A question about oauth2 access_token and Phoenix action authorization

I have managed to set up oauth2 for user registration and authentication using Google oauth2 API as provider.

My code for oauth2 provider callback looks like this:

  def callback(conn, %{"provider" => provider, "code" => code}) do
    client = get_token!(provider, code)
    user = get_user!(provider, client)

    user_params = %{
      first_name: user.body["given_name"],
      last_name: user.body["family_name"],
      email: user.body["email"],
      provider: "google"
    }

    changeset = User.changeset(%User{}, user_params)
    create(conn, changeset, client)
end

  def create(conn, changeset, client) do
    case insert_or_update_user(changeset) do
      {:ok, user} ->
        conn
        |> put_flash(:info, "Thank you for signing in!")
        |> put_session(:current_user, user)
        |> put_session(:access_token, client.token.access_token)
        |> redirect(to: "/")
      {:error, _reason} ->
        conn
        |> put_flash(:error, "Error signing in")
        |> redirect(to: page_path(conn, :index))
    end
  end

  defp insert_or_update_user(changeset) do
    case Repo.get_by(User, email: changeset.changes.email) do
      nil ->
        Repo.insert(changeset)
      user ->
        {:ok, user}
    end
  end

As can be seen I am loading the user object by the email address provided by Google’s oauth2 and signs him into the site (put_session(:current_user, user)) after loading him by the given email address.

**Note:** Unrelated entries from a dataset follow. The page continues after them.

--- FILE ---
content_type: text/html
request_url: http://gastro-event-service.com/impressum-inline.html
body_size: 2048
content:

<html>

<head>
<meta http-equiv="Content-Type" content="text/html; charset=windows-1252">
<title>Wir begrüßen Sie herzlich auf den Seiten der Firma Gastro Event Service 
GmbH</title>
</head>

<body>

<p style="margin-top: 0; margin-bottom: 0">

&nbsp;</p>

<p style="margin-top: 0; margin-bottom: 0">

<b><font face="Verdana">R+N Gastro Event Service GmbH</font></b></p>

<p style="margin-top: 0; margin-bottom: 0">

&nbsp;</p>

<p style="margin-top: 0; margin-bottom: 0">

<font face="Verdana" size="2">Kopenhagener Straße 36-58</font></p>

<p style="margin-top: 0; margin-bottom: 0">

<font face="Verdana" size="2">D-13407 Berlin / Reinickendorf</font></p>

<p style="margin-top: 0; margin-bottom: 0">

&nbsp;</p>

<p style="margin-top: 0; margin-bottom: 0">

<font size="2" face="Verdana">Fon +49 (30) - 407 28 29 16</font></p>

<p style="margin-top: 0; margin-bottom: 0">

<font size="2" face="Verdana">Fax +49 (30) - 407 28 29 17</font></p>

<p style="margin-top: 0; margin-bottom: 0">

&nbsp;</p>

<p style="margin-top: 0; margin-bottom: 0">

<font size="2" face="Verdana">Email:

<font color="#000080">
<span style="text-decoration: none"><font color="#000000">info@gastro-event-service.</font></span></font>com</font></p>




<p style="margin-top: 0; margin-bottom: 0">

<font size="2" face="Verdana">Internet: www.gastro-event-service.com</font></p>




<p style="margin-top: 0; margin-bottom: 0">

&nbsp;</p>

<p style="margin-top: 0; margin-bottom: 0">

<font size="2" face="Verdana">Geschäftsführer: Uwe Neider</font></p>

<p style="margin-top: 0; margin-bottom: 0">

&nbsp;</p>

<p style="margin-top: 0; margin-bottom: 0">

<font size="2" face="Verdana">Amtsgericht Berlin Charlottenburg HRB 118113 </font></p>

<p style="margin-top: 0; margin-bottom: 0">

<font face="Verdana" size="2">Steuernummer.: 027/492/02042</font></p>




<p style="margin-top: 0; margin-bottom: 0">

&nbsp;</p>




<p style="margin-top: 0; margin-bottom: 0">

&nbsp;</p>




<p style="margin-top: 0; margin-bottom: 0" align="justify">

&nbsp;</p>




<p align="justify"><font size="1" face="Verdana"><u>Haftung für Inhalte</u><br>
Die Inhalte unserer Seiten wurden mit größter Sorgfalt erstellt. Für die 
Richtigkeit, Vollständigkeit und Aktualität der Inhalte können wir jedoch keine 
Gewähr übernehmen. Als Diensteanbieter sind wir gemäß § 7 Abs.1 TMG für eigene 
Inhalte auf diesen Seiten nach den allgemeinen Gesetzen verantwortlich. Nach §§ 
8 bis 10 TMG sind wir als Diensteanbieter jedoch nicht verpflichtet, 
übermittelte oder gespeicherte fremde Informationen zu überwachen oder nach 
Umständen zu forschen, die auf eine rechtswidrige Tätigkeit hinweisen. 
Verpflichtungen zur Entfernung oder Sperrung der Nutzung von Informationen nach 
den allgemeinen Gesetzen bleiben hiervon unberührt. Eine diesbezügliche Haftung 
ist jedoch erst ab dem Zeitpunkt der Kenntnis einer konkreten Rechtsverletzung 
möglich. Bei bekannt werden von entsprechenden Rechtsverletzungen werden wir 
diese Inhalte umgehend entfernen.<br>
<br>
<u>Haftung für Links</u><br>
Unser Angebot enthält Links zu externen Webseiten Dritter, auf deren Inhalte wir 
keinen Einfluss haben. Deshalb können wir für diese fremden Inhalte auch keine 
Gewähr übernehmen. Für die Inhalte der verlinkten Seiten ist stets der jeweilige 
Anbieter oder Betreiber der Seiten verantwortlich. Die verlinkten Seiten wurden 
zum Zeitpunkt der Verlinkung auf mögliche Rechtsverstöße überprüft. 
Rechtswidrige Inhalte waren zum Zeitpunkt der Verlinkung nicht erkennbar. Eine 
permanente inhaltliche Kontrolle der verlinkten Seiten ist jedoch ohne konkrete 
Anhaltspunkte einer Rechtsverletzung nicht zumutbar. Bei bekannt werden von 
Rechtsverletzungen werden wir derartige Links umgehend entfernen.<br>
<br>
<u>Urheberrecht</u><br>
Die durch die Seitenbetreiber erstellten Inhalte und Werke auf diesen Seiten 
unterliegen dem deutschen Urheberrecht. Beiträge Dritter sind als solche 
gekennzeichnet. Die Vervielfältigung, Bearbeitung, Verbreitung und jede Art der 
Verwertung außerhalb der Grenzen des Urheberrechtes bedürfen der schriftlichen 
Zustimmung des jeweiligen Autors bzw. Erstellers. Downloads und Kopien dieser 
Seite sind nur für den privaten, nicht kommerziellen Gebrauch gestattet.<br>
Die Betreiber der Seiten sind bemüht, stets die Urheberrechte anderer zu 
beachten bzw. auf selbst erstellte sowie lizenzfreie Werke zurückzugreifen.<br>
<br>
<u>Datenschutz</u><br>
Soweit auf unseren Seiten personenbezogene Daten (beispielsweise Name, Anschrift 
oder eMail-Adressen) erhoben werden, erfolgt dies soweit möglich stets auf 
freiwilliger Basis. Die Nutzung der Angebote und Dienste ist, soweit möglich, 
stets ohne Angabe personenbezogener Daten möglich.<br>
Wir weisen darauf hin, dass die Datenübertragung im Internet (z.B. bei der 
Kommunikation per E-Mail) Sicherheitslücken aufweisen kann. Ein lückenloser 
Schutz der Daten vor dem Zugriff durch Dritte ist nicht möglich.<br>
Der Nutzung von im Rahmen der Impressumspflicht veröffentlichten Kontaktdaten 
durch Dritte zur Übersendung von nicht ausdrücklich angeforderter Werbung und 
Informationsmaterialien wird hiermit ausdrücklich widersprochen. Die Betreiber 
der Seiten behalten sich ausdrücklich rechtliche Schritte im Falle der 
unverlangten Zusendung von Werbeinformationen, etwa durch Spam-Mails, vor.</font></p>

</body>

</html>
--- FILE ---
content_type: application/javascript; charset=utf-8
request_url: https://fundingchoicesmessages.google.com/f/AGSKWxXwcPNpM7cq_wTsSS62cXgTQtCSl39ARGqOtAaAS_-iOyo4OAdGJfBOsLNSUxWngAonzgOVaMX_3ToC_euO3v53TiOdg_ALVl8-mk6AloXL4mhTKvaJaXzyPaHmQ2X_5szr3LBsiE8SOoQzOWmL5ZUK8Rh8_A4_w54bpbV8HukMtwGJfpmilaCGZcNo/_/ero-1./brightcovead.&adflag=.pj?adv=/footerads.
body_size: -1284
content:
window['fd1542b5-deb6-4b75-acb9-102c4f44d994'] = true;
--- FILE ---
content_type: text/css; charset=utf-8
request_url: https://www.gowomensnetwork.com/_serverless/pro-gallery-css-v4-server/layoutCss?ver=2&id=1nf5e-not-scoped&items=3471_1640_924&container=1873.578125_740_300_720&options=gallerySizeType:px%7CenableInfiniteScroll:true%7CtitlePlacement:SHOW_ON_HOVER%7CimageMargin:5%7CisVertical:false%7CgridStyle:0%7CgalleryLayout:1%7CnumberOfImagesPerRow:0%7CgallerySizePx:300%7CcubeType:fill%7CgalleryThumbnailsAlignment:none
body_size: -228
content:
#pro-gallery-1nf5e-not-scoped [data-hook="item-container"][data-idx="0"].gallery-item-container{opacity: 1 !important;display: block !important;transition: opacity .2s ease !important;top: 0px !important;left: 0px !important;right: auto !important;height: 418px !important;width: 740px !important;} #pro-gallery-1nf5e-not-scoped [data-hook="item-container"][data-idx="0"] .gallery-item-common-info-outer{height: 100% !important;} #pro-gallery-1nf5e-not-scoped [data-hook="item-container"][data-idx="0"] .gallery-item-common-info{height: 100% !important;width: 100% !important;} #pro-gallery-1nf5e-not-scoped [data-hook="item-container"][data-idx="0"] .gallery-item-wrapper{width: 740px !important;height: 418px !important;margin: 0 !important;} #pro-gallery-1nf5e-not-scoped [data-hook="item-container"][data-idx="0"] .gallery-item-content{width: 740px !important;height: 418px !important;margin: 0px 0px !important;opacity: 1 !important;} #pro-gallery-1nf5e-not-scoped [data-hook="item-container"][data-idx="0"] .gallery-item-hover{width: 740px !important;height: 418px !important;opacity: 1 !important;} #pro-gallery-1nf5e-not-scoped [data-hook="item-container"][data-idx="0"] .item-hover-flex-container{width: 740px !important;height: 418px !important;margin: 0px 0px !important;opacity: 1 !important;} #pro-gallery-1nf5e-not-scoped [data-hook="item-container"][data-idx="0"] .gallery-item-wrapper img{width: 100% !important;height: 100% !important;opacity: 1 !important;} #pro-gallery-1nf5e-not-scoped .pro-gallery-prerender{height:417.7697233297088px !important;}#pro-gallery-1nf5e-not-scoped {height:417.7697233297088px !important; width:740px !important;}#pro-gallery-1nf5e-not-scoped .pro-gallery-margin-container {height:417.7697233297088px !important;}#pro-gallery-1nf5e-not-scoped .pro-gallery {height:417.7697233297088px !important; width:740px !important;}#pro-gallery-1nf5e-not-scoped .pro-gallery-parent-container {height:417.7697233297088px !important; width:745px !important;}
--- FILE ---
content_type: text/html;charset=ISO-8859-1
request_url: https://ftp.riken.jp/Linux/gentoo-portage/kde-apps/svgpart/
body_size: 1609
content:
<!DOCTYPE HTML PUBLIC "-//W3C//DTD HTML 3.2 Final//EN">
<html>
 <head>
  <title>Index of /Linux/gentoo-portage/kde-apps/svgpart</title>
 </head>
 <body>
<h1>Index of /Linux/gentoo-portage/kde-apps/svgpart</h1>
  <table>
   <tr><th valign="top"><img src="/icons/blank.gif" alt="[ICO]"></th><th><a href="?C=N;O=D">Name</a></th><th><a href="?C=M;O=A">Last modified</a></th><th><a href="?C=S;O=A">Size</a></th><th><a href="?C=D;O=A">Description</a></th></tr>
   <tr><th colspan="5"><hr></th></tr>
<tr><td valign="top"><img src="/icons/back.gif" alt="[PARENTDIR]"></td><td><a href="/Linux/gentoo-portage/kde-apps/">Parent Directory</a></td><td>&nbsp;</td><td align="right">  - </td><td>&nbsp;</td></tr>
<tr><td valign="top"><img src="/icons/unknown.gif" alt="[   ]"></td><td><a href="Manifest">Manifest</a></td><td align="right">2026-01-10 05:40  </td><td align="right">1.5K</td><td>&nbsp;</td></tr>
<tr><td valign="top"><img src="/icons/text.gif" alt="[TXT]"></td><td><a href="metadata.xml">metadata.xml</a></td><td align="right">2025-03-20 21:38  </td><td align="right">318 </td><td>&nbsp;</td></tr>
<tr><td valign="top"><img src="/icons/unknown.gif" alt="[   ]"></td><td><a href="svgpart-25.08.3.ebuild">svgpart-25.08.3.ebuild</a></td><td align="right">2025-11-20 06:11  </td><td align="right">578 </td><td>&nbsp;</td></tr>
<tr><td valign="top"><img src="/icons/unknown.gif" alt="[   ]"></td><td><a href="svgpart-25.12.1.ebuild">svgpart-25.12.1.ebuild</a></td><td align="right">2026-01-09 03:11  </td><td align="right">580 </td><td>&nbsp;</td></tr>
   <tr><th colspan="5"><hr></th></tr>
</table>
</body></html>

Is this correct, secure and satisfactory?

At the same time I wonder, what is the use of the access_token? Is it something that I need to store in the users tables and check for its validity on each subsegment resource request made by the user?

For google that is used to both verify validity (you ‘should’ double-check it on occasion by querying google with it) and to get other data about the users profile if you so wish.